And it has a different input specifier, %s, for reading in arbitrary strings.
But scanf does not have any single input specifier that means, "Read in an integer as an integer if the user types a valid integer, but if the user types something like "q", have a way so I can get my hands on that string instead."
Unless you want to move mountains and implement your own general-purpose input library from scratch, I think you have basically three options:
Use scanf with %d to read integers as integers, but check scanf's return value, and if scanf fails to read an integer, use that failure to terminate input.
Use scanf with %s to read the user's input as a string, so you can then explicitly test if it's a "q" or not. If not, convert it to an integer by hand. (More on this below.)

> **INPUT MATERIAL**:
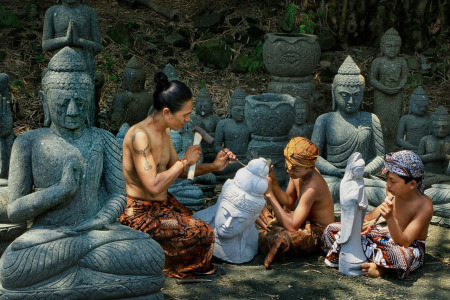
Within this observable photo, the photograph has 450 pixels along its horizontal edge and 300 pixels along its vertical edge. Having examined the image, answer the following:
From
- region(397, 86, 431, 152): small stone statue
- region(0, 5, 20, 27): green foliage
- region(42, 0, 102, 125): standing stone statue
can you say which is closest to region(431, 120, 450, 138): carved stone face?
region(397, 86, 431, 152): small stone statue

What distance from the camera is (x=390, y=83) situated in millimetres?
8727

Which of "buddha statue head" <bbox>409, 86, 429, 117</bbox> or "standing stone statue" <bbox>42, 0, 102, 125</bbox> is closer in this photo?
"standing stone statue" <bbox>42, 0, 102, 125</bbox>

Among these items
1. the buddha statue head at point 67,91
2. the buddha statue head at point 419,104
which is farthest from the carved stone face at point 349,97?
the buddha statue head at point 67,91

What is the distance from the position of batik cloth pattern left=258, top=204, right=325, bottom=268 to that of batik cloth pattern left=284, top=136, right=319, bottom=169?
508 mm

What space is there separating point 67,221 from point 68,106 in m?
0.73

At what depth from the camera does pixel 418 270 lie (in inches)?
210

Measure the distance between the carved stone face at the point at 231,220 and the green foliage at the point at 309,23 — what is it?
17.0 feet

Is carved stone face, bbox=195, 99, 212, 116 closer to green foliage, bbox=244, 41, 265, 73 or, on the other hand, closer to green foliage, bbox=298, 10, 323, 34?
green foliage, bbox=298, 10, 323, 34

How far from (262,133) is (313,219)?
3.99 ft

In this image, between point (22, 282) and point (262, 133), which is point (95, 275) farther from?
point (262, 133)

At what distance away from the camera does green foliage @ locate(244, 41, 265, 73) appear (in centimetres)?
1059

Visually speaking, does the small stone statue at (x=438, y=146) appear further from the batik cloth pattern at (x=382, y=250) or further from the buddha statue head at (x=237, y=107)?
the batik cloth pattern at (x=382, y=250)

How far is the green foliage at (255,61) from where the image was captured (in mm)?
10594

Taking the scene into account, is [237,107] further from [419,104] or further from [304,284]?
[304,284]
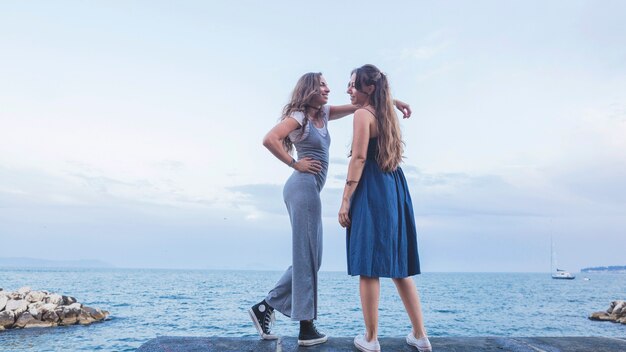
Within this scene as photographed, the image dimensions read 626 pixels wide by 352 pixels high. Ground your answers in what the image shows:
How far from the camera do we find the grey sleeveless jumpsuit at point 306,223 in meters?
3.84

> **REQUIREMENTS**:
(a) Print the part of the scanf passage from "And it has a" to "on this below.)".
(b) Select and copy every line of the rows above that contains the word "cloth".

> **PER-TASK ANSWERS**:
(a)
And it has a different input specifier, %s, for reading in arbitrary strings.
But scanf does not have any single input specifier that means, "Read in an integer as an integer if the user types a valid integer, but if the user types something like "q", have a way so I can get my hands on that string instead."
Unless you want to move mountains and implement your own general-purpose input library from scratch, I think you have basically three options:
Use scanf with %d to read integers as integers, but check scanf's return value, and if scanf fails to read an integer, use that failure to terminate input.
Use scanf with %s to read the user's input as a string, so you can then explicitly test if it's a "q" or not. If not, convert it to an integer by hand. (More on this below.)

(b)
What is the distance from the position of batik cloth pattern left=258, top=204, right=325, bottom=268 to that of batik cloth pattern left=284, top=136, right=319, bottom=169?
Visually speaking, does the small stone statue at (x=438, y=146) appear further from the batik cloth pattern at (x=382, y=250) or further from the buddha statue head at (x=237, y=107)?
the batik cloth pattern at (x=382, y=250)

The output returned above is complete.